Lemon and Aji Lemon Chilli Tart



This uses a basic pâte sablée or sweet short crust for the pastry case. Feel free to pep it up with some grated lemon zest or even a smidgeon of dried chilli flakes.

250g plain flour
125g butter, at room tempterature
70g caster sugar
1 egg

Beat the butter and egg together until light and fluffy then add the sugar. Sift in the flour and use your hands to make a dough. Try to handle it as little as possible, just incorporate the flour then wrap it in cling film and put it in the fridge for at least half an hour.

Once chilled roll out the pastry – I find it helpful to do so between two sheets of greaseproof paper – to a thickness of about half a centimetre and line a loose bottomed tart case with it. Press the pastry into the corners (corners? It’s round - you know what I mean – ridges?) of the tart case and trim off a little of the excess pastry.

Make a cartouche of baking paper and place over the pastry. Fill it with baking beans or coins and bake at 180 degrees for at least fifteen minutes until the base as well as the edges are starting to turn that delicious pale tan colour. Think healthy glow as opposed to Jodie Marsh.

Once cooked remove the baking paper along with the coins and leave to cool whilst you prepare the filling.

For the filling you will need:
Three eggs
100g caster sugar
four lemons, zested and juiced, juice sieved to remove pips and pith
80g butter cubed into neat little dice (about 2cm squared)
2 teaspoons lemon drop sauce

Add an inch or so of water to a saucepan and bring to a boil over a moderate heat. Crack the eggs into a heatproof bowl – make sure you choose one that’s slightly smaller than the pan you are using - and add the lemon zest and sugar and whisk for a couple of minutes until the colour begins to turn pale.

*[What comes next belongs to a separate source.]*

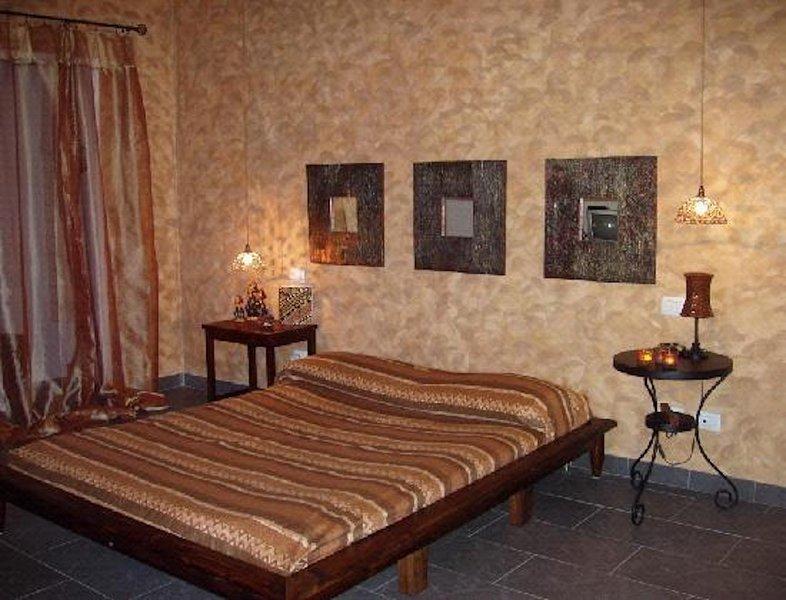 Le Pozze Terme Bb - Double Room, vakantiewoning in Cura di Vetralla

Place the bowl over the pan of simmering water. Make sure the base of the bowl is not touching the water so that the eggs are being cooked by the gentle heat of the steam. Continue whisking the mixture until the eggs begin to thicken then add a third of the lemon juice. The mixture will thin. Keep whisking until it begins to thicken again. Add another third of the lemon juice. Whisk until thick and repeat the process with the remaining lemon juice.

Keep the heat low and keep whisking well throughout - you don’t want scrambled eggs stuck to the bottom of the bowl.

The whole process should take 8-10 minutes. You’ll know when it’s ready. Promise.

Remove the bowl from the heat and whisk in the butter a cube at a time then add the aji lemon sauce. Taste all the way through to make sure the balance of sweet/sour/hot is right. The chilli flavour shouldn’t be immediately noticeable but creep up on you gradually.

Once you’re happy, pour the mixture into the tart case. It should set at room temperature within 15-20 minutes. Serve with any ice cream you see fit and maybe a glass of limoncello.